- _EXERCISE OBJECTIVE_
Can you rewrite the records below, swapping every "furthest" for "farthest" and leaving everything else unchanged?

== == ==

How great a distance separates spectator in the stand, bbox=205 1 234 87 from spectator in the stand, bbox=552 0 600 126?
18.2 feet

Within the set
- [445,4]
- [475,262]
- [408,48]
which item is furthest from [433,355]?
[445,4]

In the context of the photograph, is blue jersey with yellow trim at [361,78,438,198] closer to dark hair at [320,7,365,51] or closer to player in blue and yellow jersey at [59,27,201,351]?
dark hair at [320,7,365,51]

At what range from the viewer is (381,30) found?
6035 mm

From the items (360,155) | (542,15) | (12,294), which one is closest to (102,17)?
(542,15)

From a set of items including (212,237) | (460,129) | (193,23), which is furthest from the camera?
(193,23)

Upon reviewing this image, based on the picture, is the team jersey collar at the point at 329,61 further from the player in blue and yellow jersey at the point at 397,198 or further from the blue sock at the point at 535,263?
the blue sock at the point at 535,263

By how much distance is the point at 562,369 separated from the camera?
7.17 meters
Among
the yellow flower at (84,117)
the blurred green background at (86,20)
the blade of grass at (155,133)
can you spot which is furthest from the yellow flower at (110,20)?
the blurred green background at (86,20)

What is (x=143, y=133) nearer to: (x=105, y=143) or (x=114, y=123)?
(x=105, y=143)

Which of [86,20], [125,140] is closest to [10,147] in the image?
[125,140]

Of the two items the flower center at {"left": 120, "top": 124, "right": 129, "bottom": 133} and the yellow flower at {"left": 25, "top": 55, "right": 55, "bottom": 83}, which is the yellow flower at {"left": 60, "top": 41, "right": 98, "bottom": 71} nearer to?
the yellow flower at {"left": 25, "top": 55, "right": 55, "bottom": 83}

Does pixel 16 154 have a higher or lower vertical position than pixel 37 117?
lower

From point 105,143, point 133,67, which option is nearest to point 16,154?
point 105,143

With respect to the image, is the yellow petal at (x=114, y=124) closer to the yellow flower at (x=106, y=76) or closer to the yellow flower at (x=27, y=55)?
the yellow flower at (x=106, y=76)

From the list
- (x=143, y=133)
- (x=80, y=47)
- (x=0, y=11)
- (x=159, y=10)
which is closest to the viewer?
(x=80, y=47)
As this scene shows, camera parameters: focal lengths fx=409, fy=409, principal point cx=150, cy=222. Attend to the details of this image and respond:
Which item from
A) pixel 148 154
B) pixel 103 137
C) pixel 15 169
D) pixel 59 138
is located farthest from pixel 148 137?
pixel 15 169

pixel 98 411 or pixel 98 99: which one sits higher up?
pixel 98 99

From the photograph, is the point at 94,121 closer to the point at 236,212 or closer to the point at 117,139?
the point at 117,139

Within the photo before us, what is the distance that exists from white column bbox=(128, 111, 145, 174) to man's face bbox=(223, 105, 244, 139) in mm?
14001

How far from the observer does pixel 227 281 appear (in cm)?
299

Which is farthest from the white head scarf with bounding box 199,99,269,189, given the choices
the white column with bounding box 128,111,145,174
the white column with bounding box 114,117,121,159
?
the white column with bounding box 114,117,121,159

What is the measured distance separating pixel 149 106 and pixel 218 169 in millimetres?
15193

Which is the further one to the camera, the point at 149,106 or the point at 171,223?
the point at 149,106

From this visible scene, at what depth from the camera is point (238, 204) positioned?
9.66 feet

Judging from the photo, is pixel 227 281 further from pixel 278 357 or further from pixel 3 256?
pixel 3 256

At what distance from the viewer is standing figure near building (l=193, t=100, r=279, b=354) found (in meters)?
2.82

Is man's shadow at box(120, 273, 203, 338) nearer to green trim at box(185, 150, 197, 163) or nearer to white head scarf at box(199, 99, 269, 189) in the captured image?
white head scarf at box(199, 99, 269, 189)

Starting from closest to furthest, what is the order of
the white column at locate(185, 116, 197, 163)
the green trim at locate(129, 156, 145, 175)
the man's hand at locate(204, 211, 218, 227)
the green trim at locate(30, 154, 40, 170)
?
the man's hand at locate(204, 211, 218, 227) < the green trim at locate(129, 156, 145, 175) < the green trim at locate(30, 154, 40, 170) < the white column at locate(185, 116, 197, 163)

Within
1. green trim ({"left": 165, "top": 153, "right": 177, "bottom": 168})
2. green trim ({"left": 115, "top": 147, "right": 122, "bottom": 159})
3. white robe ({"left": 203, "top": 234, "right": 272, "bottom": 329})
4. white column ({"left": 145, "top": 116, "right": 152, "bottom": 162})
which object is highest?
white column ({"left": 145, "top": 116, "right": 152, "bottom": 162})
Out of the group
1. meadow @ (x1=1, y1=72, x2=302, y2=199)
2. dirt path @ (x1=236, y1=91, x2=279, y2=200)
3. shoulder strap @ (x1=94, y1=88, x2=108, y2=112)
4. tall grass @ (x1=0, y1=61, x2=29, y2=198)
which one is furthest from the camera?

== == ==

- _TASK SOLUTION_
How great a distance separates spectator in the stand, bbox=205 1 234 87 from spectator in the stand, bbox=552 0 600 126?
18.2 feet

Within the set
- [445,4]
- [475,262]
- [408,48]
which item is farthest from [433,355]?
[445,4]

In the context of the photograph, is blue jersey with yellow trim at [361,78,438,198] closer to dark hair at [320,7,365,51] or closer to player in blue and yellow jersey at [59,27,201,351]?
dark hair at [320,7,365,51]

At what range from the viewer is (381,30) found?
6035 mm

From the items (360,155) | (542,15) | (12,294), which one is closest to (102,17)?
(542,15)

From a set of items including (212,237) | (460,129) | (193,23), which is farthest from the camera?
(193,23)

Upon reviewing this image, based on the picture, is the team jersey collar at the point at 329,61 further from the player in blue and yellow jersey at the point at 397,198 or further from the blue sock at the point at 535,263?
the blue sock at the point at 535,263

By how much distance is the point at 562,369 separated from the camera?
7.17 meters
Among
the yellow flower at (84,117)
the blurred green background at (86,20)
the blade of grass at (155,133)
can you spot which is farthest from the yellow flower at (110,20)?
the blurred green background at (86,20)

What is (x=143, y=133) nearer to: (x=105, y=143) or (x=114, y=123)?
(x=105, y=143)

Which of [86,20], [125,140] is closest to [10,147] in the image?
[125,140]

Of the two items the flower center at {"left": 120, "top": 124, "right": 129, "bottom": 133} and the yellow flower at {"left": 25, "top": 55, "right": 55, "bottom": 83}, which is the yellow flower at {"left": 60, "top": 41, "right": 98, "bottom": 71} nearer to?
the yellow flower at {"left": 25, "top": 55, "right": 55, "bottom": 83}

Does pixel 16 154 have a higher or lower vertical position than pixel 37 117?
lower

From point 105,143, point 133,67, which option is nearest to point 16,154?
point 105,143

With respect to the image, is the yellow petal at (x=114, y=124) closer to the yellow flower at (x=106, y=76) or closer to the yellow flower at (x=27, y=55)?
the yellow flower at (x=106, y=76)

From the list
- (x=143, y=133)
- (x=80, y=47)
- (x=0, y=11)
- (x=159, y=10)
which is closest to the viewer?
(x=80, y=47)
As this scene shows, camera parameters: focal lengths fx=409, fy=409, principal point cx=150, cy=222. Attend to the details of this image and respond:
Which item from
A) pixel 148 154
B) pixel 103 137
C) pixel 15 169
D) pixel 59 138
is located farthest from pixel 148 137?
pixel 15 169

pixel 98 411 or pixel 98 99: which one sits higher up?
pixel 98 99

From the photograph, is the point at 94,121 closer to the point at 236,212 or closer to the point at 117,139?
the point at 117,139

Within the photo before us, what is the distance that exists from white column bbox=(128, 111, 145, 174) to man's face bbox=(223, 105, 244, 139) in mm?
14001

How far from the observer does pixel 227 281 appear (in cm)?
299

Which is farthest from the white head scarf with bounding box 199,99,269,189, given the choices
the white column with bounding box 128,111,145,174
the white column with bounding box 114,117,121,159
?
the white column with bounding box 114,117,121,159

What is the measured distance separating pixel 149 106 and pixel 218 169 in millimetres?
15193

Which is the further one to the camera, the point at 149,106 or the point at 171,223?
the point at 149,106

From this visible scene, at what depth from the camera is point (238, 204) positioned?
9.66 feet

Judging from the photo, is pixel 227 281 further from pixel 278 357 or further from pixel 3 256?
pixel 3 256

At what distance from the viewer is standing figure near building (l=193, t=100, r=279, b=354) found (in meters)?
2.82

Is man's shadow at box(120, 273, 203, 338) nearer to green trim at box(185, 150, 197, 163) or nearer to white head scarf at box(199, 99, 269, 189) in the captured image?
white head scarf at box(199, 99, 269, 189)

Starting from closest to farthest, what is the order of
the white column at locate(185, 116, 197, 163)
the green trim at locate(129, 156, 145, 175)
the man's hand at locate(204, 211, 218, 227)
the green trim at locate(30, 154, 40, 170)
?
the man's hand at locate(204, 211, 218, 227) < the green trim at locate(129, 156, 145, 175) < the green trim at locate(30, 154, 40, 170) < the white column at locate(185, 116, 197, 163)

Within
1. green trim ({"left": 165, "top": 153, "right": 177, "bottom": 168})
2. green trim ({"left": 115, "top": 147, "right": 122, "bottom": 159})
3. white robe ({"left": 203, "top": 234, "right": 272, "bottom": 329})
4. white column ({"left": 145, "top": 116, "right": 152, "bottom": 162})
which object is highest?
white column ({"left": 145, "top": 116, "right": 152, "bottom": 162})
Out of the group
1. meadow @ (x1=1, y1=72, x2=302, y2=199)
2. dirt path @ (x1=236, y1=91, x2=279, y2=200)
3. shoulder strap @ (x1=94, y1=88, x2=108, y2=112)
4. tall grass @ (x1=0, y1=61, x2=29, y2=198)
which one is farthest from the camera?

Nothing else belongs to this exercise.